[Begin Document passage]

## Imports

In [1]:
import torch
from torch import nn
#import torch.nn.functional as F
#import csv
#import pandas as pd

## Model Class

In [None]:
class VAE(nn.Module):
    def __init__(self):
        super(VAE,self).__init__()
        
        
        self.common_fc = nn.Sequential(
            nn.Linear(28*28, out_features=196), nn.Sigmoid(),
            nn.Linear(196, out_features=48), nn.Sigmoid(),
        )
        
        self.mean_fc = nn.Sequential(
            nn.Linear(48, out_features=16), nn.Sigmoid(),
            nn.Linear(16, out_features=2), nn.Sigmoid()
        )
        
        self.log_var_fc = nn.Sequential(
            nn.Linear(48, out_features=16), nn.Sigmoid(),
            nn.Linear(16, out_features=2), nn.Sigmoid()
        )
        
        self.decoder_fcs = nn.Sequential(
            nn.Linear(2, out_features=16), nn.Sigmoid(), 
            nn.Linear(16, out_features=48), nn.Sigmoid(),
            nn.Linear(48, out_features=196), nn.Sigmoid(),
            nn.Linear(196, out_features=28*28), nn.Sigmoid(),
        )
        

    def encode(self,x):
        # B,C,H,W
        flat_x = torch.flatten(x, start_dim=1)
        print(flat_x.shape)
        out = self.common_fc(flat_x)
        mean = self.mean_fc(out)
        log_var = self.log_var_fc(out)
        return mean, log_var


    def sample(self, mean, log_var):
        std = torch.exp(0.5*torch.flatten(log_var, start_dim=-1))
        z = torch.randn_like(torch.flatten(std, start_dim=-1))
        return z * std + mean
    
    
    def decode(self, z):
        out = self.decoder_fcs(z)
        #out = torch.reshape(out, [1, 28*28])
        return out
        
    
    def forward(self, batch_x):
        #B,C,H,W
        outputs = []
        logv_arr = []
        mean_arr = []
        #Encoder
        mean, log_var = self.encode(batch_x)
        #Sampling
        z = self.sample(mean,log_var)
        #Decoder
        logv_arr.append(log_var)
        mean_arr.append(mean)
        outputs.append(self.decode(z))

        mean_arr = torch.stack(mean_arr, dim=0)
        logv_arr = torch.stack(logv_arr, dim=0)
        out = torch.stack(outputs, dim=0)

[End Document passage]
[Begin Data excerpts]

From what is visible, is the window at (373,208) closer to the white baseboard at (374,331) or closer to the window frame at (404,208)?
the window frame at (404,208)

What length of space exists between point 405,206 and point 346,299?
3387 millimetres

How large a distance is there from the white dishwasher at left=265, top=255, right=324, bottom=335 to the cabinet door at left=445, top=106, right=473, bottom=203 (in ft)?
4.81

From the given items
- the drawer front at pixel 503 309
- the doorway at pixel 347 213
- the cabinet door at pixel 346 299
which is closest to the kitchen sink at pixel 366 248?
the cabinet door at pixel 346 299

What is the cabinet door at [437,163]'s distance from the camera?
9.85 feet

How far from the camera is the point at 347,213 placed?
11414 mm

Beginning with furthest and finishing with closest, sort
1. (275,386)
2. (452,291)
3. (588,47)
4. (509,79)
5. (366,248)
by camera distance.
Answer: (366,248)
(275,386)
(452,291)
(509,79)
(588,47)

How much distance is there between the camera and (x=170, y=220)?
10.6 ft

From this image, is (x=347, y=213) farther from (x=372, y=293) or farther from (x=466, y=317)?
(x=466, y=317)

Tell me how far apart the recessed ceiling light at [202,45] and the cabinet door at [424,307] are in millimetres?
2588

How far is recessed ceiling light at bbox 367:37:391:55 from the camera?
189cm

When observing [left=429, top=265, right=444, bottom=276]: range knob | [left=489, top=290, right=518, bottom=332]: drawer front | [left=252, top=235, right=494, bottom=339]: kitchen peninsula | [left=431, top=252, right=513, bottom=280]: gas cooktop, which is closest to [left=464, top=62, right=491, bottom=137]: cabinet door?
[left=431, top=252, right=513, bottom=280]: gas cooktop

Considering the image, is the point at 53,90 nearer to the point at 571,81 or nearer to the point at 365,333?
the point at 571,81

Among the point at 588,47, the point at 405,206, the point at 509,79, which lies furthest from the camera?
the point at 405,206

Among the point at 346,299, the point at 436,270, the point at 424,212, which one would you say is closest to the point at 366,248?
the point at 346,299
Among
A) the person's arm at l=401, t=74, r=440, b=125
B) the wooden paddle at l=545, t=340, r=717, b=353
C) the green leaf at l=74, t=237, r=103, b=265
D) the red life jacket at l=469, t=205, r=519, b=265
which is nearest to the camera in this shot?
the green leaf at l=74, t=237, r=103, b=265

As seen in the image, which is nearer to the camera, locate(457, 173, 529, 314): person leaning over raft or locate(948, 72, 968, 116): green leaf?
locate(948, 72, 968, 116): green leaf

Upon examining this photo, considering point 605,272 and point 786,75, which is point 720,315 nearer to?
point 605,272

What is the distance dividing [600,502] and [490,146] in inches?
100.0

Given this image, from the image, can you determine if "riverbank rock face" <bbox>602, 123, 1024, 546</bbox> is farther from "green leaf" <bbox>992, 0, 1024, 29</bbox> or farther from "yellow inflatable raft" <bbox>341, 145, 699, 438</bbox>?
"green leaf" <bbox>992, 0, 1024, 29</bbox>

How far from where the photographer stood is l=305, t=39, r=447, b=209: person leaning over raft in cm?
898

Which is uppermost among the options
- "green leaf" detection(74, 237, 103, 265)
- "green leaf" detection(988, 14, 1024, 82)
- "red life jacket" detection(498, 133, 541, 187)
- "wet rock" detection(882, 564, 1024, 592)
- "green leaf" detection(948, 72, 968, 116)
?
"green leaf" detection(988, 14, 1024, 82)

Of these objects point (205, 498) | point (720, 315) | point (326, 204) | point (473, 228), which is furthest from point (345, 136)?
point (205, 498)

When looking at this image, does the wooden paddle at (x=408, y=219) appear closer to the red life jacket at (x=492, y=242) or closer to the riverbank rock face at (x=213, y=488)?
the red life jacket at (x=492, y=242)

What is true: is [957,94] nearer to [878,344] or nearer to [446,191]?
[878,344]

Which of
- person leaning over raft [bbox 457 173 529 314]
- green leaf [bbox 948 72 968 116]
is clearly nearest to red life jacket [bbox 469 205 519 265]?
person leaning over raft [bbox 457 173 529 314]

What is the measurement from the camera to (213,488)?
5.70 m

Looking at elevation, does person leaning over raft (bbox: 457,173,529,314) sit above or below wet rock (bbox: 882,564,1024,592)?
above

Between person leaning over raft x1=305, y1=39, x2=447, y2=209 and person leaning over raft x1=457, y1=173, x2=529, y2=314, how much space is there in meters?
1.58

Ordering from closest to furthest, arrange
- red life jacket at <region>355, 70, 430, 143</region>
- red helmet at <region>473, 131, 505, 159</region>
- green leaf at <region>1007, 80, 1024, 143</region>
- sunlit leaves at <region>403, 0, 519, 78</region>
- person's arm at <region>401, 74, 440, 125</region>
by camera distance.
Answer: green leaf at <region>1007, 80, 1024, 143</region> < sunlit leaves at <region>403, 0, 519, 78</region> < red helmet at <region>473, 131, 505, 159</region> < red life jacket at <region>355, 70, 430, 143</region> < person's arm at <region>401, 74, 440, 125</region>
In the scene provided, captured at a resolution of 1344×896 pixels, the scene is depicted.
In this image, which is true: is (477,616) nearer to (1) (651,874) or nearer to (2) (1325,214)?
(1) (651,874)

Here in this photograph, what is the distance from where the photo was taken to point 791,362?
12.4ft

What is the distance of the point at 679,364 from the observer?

[End Data excerpts]

Task requirements:
1: List every method that the VAE class in the VAE code defines.
2: Reproduce word for word the stretch of the VAE code from "mean = self.mean_fc(out)" through "z = torch.randn_like(torch.flatten(std, start_dim=-1))".

Answers for the tasks:
1: __init__, encode, sample, decode, forward

2:
mean = self.mean_fc(out)
        log_var = self.log_var_fc(out)
        return mean, log_var


    def sample(self, mean, log_var):
        std = torch.exp(0.5*torch.flatten(log_var, start_dim=-1))
        z = torch.randn_like(torch.flatten(std, start_dim=-1))